Venting and Very Angry!

    • Anonymous
      October 12, 2006 at 11:06 am

      I posted this in the Main also:
      Lori, Thank you so much (I was researching in a link from fairly odd mother)…. I went to the link you posted and finally got the answer I have been searching for for over 10 years. It was 10 years ago, 16 years after onset, that I discovered that IVIG and PPS were being used as a treatment for GBS. Wanted to know when it was first introduced and cited in journal material as treatment. That was in 1978 according to your link study. (As I write this, I am very angry and crying…) I had GBS in Dec. 1979, at 18 (bad case) and my neuro at the time used prednisone in very high dosage as my treatment and told me and my family that this was the only treatment and went on to put me in an iron lung when my breathing failed. I thought my mother had been instrumental in the iron lung thing, but recently found out that it was recommended by Doc as treatment and gave her the excuse that then I wouldn’t have a trach scar. She agreed based not on the scar part, but treatment part. (okay,I’m getting madder by the minute.)The iron lung was rented from another hospital where it had been in storage for many years ( since the 50’s and the polio outbreak) and the leather strap that holds the head opening open ( as it would snap shut like a clam shell on your neck, if not for this very strap) was completely dry rotted and missing the grommets that support the latch. I sat and stared at this failing strap as it was right there 3 inches from my face, for 6 weeks, as it frayed more and scared me more. ( Now I no longer wonder why I get panic attacks and am very claustrophophic) With no way to communicate that it was going to snap other than grunts on the exhale (could not articulate, paralyzed mouth and face and probably vocal cords), I did not sleep for other than moments here or there for the 6 weeks.
      After I was recovered and Doc was asking about it, I told him that it falling apart. They put it back in storage.

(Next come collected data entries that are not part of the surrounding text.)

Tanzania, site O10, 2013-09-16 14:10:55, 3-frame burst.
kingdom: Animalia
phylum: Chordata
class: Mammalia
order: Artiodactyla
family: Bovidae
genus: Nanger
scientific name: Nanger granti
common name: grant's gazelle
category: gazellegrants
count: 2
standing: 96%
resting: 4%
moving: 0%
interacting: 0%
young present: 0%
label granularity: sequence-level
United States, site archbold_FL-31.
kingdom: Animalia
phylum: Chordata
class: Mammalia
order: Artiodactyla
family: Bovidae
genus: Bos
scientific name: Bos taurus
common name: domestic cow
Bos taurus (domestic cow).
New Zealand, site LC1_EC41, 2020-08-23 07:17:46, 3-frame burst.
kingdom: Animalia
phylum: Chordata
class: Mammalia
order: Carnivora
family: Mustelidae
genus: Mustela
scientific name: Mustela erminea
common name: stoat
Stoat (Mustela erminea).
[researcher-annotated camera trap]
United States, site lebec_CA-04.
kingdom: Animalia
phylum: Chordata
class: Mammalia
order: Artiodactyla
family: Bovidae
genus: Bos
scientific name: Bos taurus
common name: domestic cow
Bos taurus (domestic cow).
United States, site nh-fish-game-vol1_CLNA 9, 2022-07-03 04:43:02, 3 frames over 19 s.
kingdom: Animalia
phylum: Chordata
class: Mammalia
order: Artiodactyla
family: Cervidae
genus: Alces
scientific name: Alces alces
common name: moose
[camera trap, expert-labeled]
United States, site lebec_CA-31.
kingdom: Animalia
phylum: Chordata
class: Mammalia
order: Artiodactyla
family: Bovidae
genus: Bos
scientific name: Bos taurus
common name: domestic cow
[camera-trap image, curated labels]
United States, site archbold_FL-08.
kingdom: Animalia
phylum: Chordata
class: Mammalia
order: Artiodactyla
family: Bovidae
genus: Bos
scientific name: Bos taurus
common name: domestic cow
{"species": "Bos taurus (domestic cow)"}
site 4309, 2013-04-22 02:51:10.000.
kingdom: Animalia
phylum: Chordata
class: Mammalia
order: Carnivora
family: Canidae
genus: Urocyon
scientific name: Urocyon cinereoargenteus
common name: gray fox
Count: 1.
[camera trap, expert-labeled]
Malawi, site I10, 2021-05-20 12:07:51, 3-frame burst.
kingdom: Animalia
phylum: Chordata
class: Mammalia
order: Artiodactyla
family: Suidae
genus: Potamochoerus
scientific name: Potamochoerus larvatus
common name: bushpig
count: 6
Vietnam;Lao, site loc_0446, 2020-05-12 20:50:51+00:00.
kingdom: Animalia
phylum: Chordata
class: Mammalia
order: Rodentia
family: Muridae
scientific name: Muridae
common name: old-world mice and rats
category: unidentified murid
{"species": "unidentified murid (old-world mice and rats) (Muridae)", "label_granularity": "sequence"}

      Now I find that I could have had PPS or IVIG and no iron lung, but a trach and maybe been spared some of the horror that has haunted me for 26 years. I am so mad, and so upset. I want to throw myself on the ground in a temper tantrum. Why didn’t he do his research, no prednisone, they knew it didn’t work by then. I have had persistent health problems related to high dosage long term pred use. TOOK IT FOR 8 YEARS!! at 60-100+ mg per day. Lost my thyroid, gained astronomical amounts of weight, hypoglycemic, bad lipid panels. God, I wish I could remember all of it, but most of all, I had Stomach cancer in 96 and 98 and they said it could very well be related to the pred use all those years. As it was precipitated by ongoing ulcers from the pred. God help me and all of us who got bad treatment and have had to put up with it for years and years and years.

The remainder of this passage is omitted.